■ Your tasks
**a.** In the report on support for care workers, which programme did Richard Leonard cite when questioning the First Minister?
**b.** Extend the report on support for care workers past its final sentence, keeping its formal news style.

■ Supplied passage
'''

The First Minster has been urged to support care workers “after the clapping has stopped”.
Questioning Nicola Sturgeon in Parliament on Thursday, Scottish Labour leader Richard Leonard asked what will be done to reward and recognise the work of staff once the coronavirus pandemic is over.
Mr Leonard cited a BBC Disclosure programme broadcast this week on the effects of Covid-19 in care homes, saying workers are “living in fear” they are not supported by the Scottish Government.
He said: “What we need now is compassion and action.
“These frontline carers are still living in fear. Fear that they are not supported by the Scottish Government.
“Fear that they will be written off again, fear that they will go unrecognised, unappreciated and unrewarded now that the clapping has stopped.”
Mr Leonard asked what the First Minister and the Scottish Government will do to support staff and to “give them hope in place of that fear”.
In response, the First Minister paid tribute to staff in care homes, saying: “I went into this crisis full of admiration for those who work on the frontline of our health and care service and four months on I can not find the words to properly convey the admiration and gratitude I have for them.
“They have done an outstanding job in the most difficult of circumstances and they will have my life long gratitude for that.”
She added: “But, Richard Leonard is right, gratitude is not enough.”

'''

■ Data section
'''

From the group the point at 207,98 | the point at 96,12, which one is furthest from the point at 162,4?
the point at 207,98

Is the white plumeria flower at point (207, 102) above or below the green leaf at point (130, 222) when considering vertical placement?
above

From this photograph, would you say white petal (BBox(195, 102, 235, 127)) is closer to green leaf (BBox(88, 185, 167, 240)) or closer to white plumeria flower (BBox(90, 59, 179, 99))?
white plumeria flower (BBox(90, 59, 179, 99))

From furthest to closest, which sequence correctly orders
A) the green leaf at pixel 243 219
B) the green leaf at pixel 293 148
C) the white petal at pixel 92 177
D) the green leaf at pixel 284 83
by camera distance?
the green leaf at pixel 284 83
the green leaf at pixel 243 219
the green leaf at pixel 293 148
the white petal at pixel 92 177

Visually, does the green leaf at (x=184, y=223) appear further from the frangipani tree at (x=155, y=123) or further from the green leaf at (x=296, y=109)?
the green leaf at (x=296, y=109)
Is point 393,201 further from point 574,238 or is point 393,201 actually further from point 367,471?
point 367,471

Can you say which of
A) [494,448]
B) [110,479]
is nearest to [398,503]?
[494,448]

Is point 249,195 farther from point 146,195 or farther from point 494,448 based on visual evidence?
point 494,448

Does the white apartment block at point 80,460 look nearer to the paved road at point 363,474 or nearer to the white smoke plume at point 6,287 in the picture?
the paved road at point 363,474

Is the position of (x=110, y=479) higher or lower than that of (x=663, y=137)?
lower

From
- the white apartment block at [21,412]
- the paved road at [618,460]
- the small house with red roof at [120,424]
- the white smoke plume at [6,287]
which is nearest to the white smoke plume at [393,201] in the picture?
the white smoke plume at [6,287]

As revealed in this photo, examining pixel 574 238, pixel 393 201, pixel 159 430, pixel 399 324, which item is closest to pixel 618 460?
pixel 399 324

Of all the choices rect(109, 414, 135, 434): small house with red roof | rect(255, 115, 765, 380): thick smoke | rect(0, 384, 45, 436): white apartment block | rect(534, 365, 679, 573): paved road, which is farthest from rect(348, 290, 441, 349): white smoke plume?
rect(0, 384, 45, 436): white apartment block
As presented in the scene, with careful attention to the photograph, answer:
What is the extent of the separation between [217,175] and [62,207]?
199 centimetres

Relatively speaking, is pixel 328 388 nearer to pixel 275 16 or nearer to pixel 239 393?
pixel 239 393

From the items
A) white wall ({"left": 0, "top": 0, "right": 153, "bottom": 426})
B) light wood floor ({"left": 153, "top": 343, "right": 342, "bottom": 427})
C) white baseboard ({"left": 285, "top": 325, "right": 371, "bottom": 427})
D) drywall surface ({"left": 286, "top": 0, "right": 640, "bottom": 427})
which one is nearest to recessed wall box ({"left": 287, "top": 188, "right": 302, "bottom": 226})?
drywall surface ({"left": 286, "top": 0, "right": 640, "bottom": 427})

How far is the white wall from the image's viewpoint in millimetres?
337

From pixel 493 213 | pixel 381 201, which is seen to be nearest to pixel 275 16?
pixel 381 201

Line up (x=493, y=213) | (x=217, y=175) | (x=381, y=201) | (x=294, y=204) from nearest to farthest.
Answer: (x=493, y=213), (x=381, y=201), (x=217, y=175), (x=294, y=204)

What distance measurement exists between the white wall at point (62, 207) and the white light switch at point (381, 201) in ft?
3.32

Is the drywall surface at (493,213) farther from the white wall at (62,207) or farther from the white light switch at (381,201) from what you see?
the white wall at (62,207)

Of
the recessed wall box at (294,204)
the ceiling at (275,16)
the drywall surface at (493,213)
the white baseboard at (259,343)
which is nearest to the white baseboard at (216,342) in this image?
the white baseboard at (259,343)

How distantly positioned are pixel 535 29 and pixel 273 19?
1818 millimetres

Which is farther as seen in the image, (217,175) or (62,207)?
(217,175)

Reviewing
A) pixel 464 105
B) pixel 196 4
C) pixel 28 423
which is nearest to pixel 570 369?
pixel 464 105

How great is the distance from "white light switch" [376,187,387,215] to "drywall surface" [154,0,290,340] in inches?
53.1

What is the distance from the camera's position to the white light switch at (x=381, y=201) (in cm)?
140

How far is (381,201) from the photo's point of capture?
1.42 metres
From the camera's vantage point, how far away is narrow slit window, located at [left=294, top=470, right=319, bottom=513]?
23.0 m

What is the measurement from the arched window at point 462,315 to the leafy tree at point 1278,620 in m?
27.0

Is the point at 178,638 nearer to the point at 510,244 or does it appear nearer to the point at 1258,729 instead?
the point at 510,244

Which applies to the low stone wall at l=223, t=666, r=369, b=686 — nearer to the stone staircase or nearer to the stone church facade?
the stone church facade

'''

■ Solved tasks
**a.** A BBC Disclosure programme on the effects of Covid-19 in care homes

**b.**
Ms Sturgeon said the Scottish Government is working with Scottish Care and trade unions to act on concerns raised with them by frontline staff.
She also said there are a number of actions taken by the Scottish Government when issues around personal protective equipment (PPE) and testing are raised, adding they will “continue to do that”.
“For as long as it takes, nothing will be more important to me – and to the whole Scottish Government – than getting the country, not just our care homes…as safely as possible through this pandemic,” Ms Sturgeon said.
Mr Leonard’s party has repeatedly called for a national care service to be established, which they claim should put the health and wellbeing of residents ahead of profits.
The First Minister also committed to a human rights based review of the response to coronavirus.
In recent months, Ms Sturgeon has repeatedly signalled her willingness to hold a full public inquiry into all aspects of the response to the pandemic by the Scottish Government.